(Records of scene-based questions)
--- Begin ---

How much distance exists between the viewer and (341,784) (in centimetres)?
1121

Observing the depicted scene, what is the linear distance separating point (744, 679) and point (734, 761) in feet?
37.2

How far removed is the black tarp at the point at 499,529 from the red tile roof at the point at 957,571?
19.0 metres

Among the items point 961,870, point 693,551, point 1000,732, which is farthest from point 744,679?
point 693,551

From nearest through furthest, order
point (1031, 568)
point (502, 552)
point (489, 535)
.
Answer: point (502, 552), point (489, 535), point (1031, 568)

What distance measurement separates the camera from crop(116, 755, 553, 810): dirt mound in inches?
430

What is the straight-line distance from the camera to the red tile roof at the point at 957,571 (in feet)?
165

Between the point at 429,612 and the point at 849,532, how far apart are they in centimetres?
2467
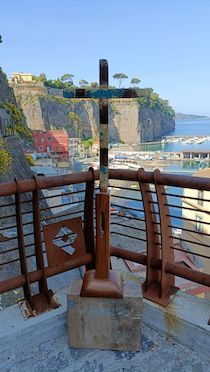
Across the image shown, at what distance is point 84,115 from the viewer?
83438mm

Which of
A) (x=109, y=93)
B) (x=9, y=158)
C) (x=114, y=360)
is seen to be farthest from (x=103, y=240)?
(x=9, y=158)

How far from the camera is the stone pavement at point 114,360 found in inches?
80.2

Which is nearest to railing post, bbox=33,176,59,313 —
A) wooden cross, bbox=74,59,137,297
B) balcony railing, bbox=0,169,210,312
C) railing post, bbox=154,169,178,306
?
balcony railing, bbox=0,169,210,312

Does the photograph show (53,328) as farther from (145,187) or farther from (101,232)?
(145,187)

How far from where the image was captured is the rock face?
69438 mm

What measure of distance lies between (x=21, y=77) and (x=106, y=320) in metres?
81.0

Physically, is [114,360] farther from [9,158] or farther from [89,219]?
[9,158]

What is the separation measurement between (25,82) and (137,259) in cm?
7517

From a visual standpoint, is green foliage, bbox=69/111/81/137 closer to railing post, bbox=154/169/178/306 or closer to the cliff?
the cliff

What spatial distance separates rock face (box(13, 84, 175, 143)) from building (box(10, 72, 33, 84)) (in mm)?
3002

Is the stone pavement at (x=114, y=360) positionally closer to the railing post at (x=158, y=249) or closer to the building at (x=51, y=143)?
the railing post at (x=158, y=249)

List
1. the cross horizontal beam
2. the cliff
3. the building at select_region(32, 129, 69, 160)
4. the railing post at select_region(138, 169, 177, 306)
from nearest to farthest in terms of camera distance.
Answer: the cross horizontal beam → the railing post at select_region(138, 169, 177, 306) → the cliff → the building at select_region(32, 129, 69, 160)

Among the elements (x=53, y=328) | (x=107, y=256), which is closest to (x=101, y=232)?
(x=107, y=256)

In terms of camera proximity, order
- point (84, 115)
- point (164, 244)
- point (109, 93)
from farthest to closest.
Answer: point (84, 115) → point (164, 244) → point (109, 93)
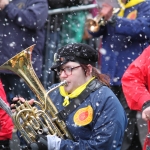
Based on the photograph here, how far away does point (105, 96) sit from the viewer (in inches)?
202

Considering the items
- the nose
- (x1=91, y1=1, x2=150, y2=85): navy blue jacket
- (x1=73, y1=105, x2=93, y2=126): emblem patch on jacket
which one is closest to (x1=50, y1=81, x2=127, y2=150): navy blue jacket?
(x1=73, y1=105, x2=93, y2=126): emblem patch on jacket

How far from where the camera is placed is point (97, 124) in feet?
16.5

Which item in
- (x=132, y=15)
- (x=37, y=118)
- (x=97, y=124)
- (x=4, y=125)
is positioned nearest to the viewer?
(x=97, y=124)

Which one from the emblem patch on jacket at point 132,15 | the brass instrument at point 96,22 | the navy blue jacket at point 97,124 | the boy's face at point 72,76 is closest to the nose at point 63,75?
the boy's face at point 72,76

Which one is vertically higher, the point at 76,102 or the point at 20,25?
the point at 20,25

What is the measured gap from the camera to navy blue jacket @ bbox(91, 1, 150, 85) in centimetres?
724

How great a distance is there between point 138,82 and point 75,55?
0.59 metres

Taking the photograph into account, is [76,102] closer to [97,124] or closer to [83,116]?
[83,116]

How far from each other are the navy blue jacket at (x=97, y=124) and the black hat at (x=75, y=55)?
34 centimetres

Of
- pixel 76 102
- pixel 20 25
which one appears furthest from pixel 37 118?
pixel 20 25

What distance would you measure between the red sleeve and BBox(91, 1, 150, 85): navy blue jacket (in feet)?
6.23

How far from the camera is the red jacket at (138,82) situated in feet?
17.1

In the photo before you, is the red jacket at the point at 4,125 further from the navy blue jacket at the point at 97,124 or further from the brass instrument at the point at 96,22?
the brass instrument at the point at 96,22

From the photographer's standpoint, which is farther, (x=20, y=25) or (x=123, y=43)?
(x=20, y=25)
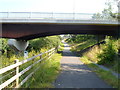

--- End ---

§ **SHORT PROBLEM**:
Please quote every one of the records above word for word, leaving the pictures out of your answer.

§ **EXERCISE SOLUTION**:
How much distance exists between the viewer and (341,784) (in centimetres)?
1121

Observing the depicted scene, what is the linear distance separating point (744, 679) and point (734, 761) in feet?
37.2

How far removed is the black tarp at the point at 499,529 from the red tile roof at the point at 957,571?
19.0 metres

Among the items point 961,870, point 693,551, point 1000,732, which is farthest from point 744,679?
point 693,551

From nearest through furthest, order
point (1031, 568)
point (502, 552)
point (489, 535)
.
Answer: point (502, 552), point (489, 535), point (1031, 568)

What distance measurement separates the camera from crop(116, 755, 553, 810): dirt mound in inches?
430

What is the straight-line distance from the camera to the red tile roof at the point at 957,571 (in feet)?
165

Between the point at 429,612 and the point at 849,532, how far apart are they in centimetres?
2467
Across the image shown, at what distance is point 84,115 from the viewer?
83438mm

Which of
A) (x=109, y=93)
B) (x=9, y=158)
C) (x=114, y=360)
is seen to be farthest from (x=103, y=240)?
(x=9, y=158)

How far from the camera is the stone pavement at point 114,360 found in inches?
80.2

Which is nearest to railing post, bbox=33,176,59,313 —
A) wooden cross, bbox=74,59,137,297
B) balcony railing, bbox=0,169,210,312
C) railing post, bbox=154,169,178,306
?
balcony railing, bbox=0,169,210,312

Does the photograph show (53,328) as farther from (145,187) or farther from (101,232)?
(145,187)

How far from where the image was captured is the rock face?
69438 mm

What measure of distance lies between (x=21, y=77) and (x=106, y=320) in metres?
81.0

Physically, is [114,360] farther from [9,158] or farther from [89,219]?
[9,158]

What is the separation measurement between (25,82) and (137,259) in cm?
7517

From a visual standpoint, is green foliage, bbox=69/111/81/137 closer to railing post, bbox=154/169/178/306 or closer to the cliff?
the cliff

What spatial distance separates rock face (box(13, 84, 175, 143)) from building (box(10, 72, 33, 84)) (in mm)?
3002

Is the stone pavement at (x=114, y=360) positionally closer to the railing post at (x=158, y=249) or closer to the building at (x=51, y=143)?
the railing post at (x=158, y=249)

List
1. the cross horizontal beam
2. the cliff
3. the building at select_region(32, 129, 69, 160)
4. the railing post at select_region(138, 169, 177, 306)
from nearest to farthest in terms of camera distance.
Answer: the cross horizontal beam → the railing post at select_region(138, 169, 177, 306) → the cliff → the building at select_region(32, 129, 69, 160)

Among the elements (x=53, y=328) | (x=107, y=256), which is closest to (x=101, y=232)?
(x=107, y=256)

In terms of camera proximity, order
- point (84, 115)
- point (164, 244)
- point (109, 93)
from farthest to closest.
Answer: point (84, 115) → point (164, 244) → point (109, 93)
Based on the photograph here, how far away does point (105, 96) sit from the viewer (in inches)?
202

Considering the items
- the nose
- (x1=91, y1=1, x2=150, y2=85): navy blue jacket
- (x1=73, y1=105, x2=93, y2=126): emblem patch on jacket
which one is closest to (x1=50, y1=81, x2=127, y2=150): navy blue jacket?
(x1=73, y1=105, x2=93, y2=126): emblem patch on jacket

How far from where the camera is placed is point (97, 124) in feet?
16.5

Which item in
- (x=132, y=15)
- (x=37, y=118)
- (x=97, y=124)
- (x=4, y=125)
is positioned nearest to the viewer?
(x=97, y=124)

Which one from the emblem patch on jacket at point 132,15 | the brass instrument at point 96,22 | the navy blue jacket at point 97,124 | the boy's face at point 72,76 is closest to the nose at point 63,75?
the boy's face at point 72,76

Which one is vertically higher, the point at 76,102 or the point at 20,25?
the point at 20,25

What is the measured gap from the camera to navy blue jacket @ bbox(91, 1, 150, 85) in centimetres?
724

How great a distance is there between point 138,82 and point 75,55?
0.59 metres

Taking the photograph into account, is [76,102] closer to [97,124] or closer to [83,116]?
[83,116]

How far from each other are the navy blue jacket at (x=97, y=124) and the black hat at (x=75, y=55)?
34 centimetres

Of
- pixel 76 102
- pixel 20 25
which one appears furthest from pixel 37 118?
pixel 20 25

What distance would you measure between the red sleeve and BBox(91, 1, 150, 85): navy blue jacket (in feet)?
6.23

How far from the camera is the red jacket at (138,82) situated in feet?
17.1

In the photo before you, is the red jacket at the point at 4,125 further from the navy blue jacket at the point at 97,124 or further from the brass instrument at the point at 96,22?
the brass instrument at the point at 96,22

From the photographer's standpoint, which is farther, (x=20, y=25) or (x=123, y=43)?
(x=20, y=25)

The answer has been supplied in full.